Friday, August 5, 2016

How do I make sense of life and death?? FAITH



     I know blogging has always been my way of sharing with you how I get through life with all the challenges put in front of me.  But today I have to take a different vein.

    This weekend we say our final good-byes to my big brother Kevin, and at 56 years young, it was way too soon.  This wasn't supposed to happen to us.  Other people lose siblings at an early age, but it never happens in real life.  Not to me...
Kevin: back row, center

   Kevin was the kindest man you'll ever meet, and his laugh was infectious.  In fact, all of my siblings have always had each other's back.  Though we all appear to be cut from a different cloth, we never let that break our bond.  It was assumed that we would grow old together, driving each other crazy, but we all loved each other and would go the distance to prove it. 

     After many tears and feelings of anger, I've learned that making sense of why he left so soon, turning our "perfect" family of five siblings into four, in the blink of an eye, is a heck of a lot harder than learning how to adjust to a life filled with challenges.  Now I needed to figure out why someone so special can be put on this earth, only to leave before we're ready.  
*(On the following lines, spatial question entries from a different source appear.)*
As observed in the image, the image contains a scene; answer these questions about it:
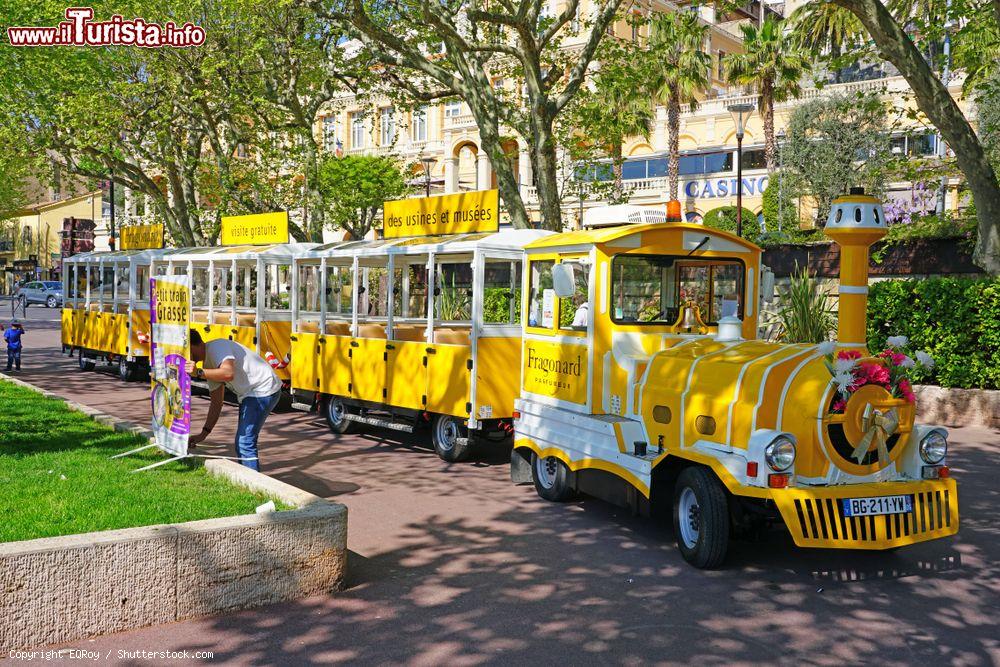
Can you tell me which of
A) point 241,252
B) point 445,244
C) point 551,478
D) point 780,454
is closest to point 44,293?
point 241,252

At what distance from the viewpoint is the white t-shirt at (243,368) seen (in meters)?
7.96

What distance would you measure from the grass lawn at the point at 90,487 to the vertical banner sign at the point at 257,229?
21.3 feet

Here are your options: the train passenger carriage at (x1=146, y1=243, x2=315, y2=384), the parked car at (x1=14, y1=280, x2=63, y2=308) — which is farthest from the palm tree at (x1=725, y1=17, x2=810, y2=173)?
the parked car at (x1=14, y1=280, x2=63, y2=308)

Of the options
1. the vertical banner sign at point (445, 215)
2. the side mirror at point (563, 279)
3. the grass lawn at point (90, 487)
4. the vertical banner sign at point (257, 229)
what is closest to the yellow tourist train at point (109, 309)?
the vertical banner sign at point (257, 229)

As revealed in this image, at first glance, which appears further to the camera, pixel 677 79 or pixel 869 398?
pixel 677 79

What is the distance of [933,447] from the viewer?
6531 millimetres

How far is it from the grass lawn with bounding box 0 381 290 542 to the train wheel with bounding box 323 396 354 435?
330cm

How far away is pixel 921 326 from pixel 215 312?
11939 millimetres

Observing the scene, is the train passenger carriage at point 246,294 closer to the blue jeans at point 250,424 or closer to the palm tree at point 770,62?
the blue jeans at point 250,424

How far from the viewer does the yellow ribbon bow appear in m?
6.23

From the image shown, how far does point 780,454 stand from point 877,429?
0.75 metres

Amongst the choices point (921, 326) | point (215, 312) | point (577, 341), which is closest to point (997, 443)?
point (921, 326)

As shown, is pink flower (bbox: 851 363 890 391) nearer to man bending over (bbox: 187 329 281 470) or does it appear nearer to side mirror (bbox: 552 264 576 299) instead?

    But that's where my faith comes in.  I'll be the first to admit I'm not the most religious person there is.  However, I'm extremely passionate when it comes to spirituality.  We all have a purpose for being here, even if we aren't certain what it is.  Everything happens for a reason.  Though, Kevin made a huge mark, having many friends, and a very big heart, so it's obvious why he was put here.  And now that his mission on earth is over, his Father has called him home.  And I'm certain he's our guardian angel up in heaven, looking over all of us.
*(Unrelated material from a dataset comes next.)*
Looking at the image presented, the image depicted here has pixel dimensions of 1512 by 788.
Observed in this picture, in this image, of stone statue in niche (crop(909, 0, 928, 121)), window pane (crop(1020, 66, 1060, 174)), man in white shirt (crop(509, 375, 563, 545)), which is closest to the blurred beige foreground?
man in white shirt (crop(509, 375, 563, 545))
     I come from a family who is big on hugs, and we're never afraid to say "I love you". 

    My faith and up bringing has helped me process all of this immensely, because I have no regrets, or thoughts of "if I only had one more day, I would have let him know."  We very seldom get a warning, and I consider myself very fortunate to have been raised in a family who has learned that today is the day.  Tomorrow may be too late.  In this case, I'm certain Kevin knew it:)  Til we meet again big Bro!! "I love you":)

Have a great day!!

Christine:)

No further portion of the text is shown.